[Records excerpted from a collection]
☆ ☆ ☆

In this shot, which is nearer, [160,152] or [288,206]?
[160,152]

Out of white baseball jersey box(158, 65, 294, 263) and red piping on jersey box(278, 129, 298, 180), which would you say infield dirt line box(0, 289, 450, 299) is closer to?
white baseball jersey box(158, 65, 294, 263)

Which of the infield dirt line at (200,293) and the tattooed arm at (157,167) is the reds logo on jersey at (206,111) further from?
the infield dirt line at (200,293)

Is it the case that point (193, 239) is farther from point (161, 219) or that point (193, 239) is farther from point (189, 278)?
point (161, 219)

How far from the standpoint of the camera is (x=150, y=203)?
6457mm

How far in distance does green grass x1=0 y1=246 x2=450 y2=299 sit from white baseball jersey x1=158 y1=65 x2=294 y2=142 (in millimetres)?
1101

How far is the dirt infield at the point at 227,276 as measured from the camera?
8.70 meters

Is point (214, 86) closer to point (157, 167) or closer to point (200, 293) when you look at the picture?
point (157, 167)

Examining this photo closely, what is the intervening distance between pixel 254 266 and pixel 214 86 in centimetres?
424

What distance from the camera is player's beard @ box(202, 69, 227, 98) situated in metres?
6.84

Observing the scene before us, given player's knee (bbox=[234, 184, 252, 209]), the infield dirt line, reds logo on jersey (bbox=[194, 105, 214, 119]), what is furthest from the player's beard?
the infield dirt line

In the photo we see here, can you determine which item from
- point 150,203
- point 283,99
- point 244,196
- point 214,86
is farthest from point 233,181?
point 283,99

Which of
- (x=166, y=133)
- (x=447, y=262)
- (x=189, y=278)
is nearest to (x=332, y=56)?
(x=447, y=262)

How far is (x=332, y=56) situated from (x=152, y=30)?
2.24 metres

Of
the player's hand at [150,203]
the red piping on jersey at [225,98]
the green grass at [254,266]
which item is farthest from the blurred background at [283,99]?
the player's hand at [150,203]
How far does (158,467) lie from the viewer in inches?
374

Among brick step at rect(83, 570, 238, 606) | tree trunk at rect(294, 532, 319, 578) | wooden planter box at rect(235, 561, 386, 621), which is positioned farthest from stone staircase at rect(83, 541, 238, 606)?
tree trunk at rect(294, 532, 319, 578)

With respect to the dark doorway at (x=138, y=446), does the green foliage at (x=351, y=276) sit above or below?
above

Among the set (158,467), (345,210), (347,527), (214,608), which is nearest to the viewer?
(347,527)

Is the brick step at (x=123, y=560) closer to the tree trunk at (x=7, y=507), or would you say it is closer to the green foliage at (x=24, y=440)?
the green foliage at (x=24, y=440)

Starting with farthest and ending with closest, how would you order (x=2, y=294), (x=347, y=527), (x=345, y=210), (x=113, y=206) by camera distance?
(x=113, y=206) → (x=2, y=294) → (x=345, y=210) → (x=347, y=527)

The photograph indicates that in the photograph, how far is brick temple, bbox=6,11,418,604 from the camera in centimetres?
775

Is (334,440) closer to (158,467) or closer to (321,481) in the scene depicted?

☆ ☆ ☆

- Instructions for the task
Set out exactly the run of lines that begins at the line holding "What distance from" and ends at the last line of the data.

- The solution
What distance from the camera is player's beard @ box(202, 69, 227, 98) situated in metres?
6.84

Observing the scene before us, given player's knee (bbox=[234, 184, 252, 209]), the infield dirt line, reds logo on jersey (bbox=[194, 105, 214, 119]), what is furthest from the player's beard?
the infield dirt line

In the photo we see here, can you determine which item from
- point 150,203
- point 283,99
- point 244,196
- point 214,86
is farthest from point 233,181?
point 283,99

Which of
- (x=166, y=133)
- (x=447, y=262)
- (x=189, y=278)
is nearest to (x=332, y=56)?
(x=447, y=262)

How far is (x=332, y=56) situated from (x=152, y=30)?
2.24 metres

Of
the player's hand at [150,203]
the red piping on jersey at [225,98]
the green grass at [254,266]
which item is farthest from the blurred background at [283,99]?
the player's hand at [150,203]
How far does (158,467) lie from the viewer in inches?
374

Among brick step at rect(83, 570, 238, 606) | tree trunk at rect(294, 532, 319, 578) | wooden planter box at rect(235, 561, 386, 621), which is positioned farthest from stone staircase at rect(83, 541, 238, 606)?
tree trunk at rect(294, 532, 319, 578)

With respect to the dark doorway at (x=138, y=446), does the green foliage at (x=351, y=276) sit above or below?
above

Among the set (158,467), (345,210), (347,527), (214,608), which is nearest to the viewer?
(347,527)

Is the brick step at (x=123, y=560) closer to the tree trunk at (x=7, y=507), or would you say it is closer to the green foliage at (x=24, y=440)?
the green foliage at (x=24, y=440)

Starting with farthest and ending with closest, how would you order (x=2, y=294), (x=347, y=527), (x=345, y=210), (x=113, y=206) by camera distance?
(x=113, y=206) → (x=2, y=294) → (x=345, y=210) → (x=347, y=527)

The photograph indicates that in the photograph, how far is brick temple, bbox=6,11,418,604 from the camera in centimetres?
775

Is (334,440) closer to (158,467) or closer to (321,481) in the scene depicted?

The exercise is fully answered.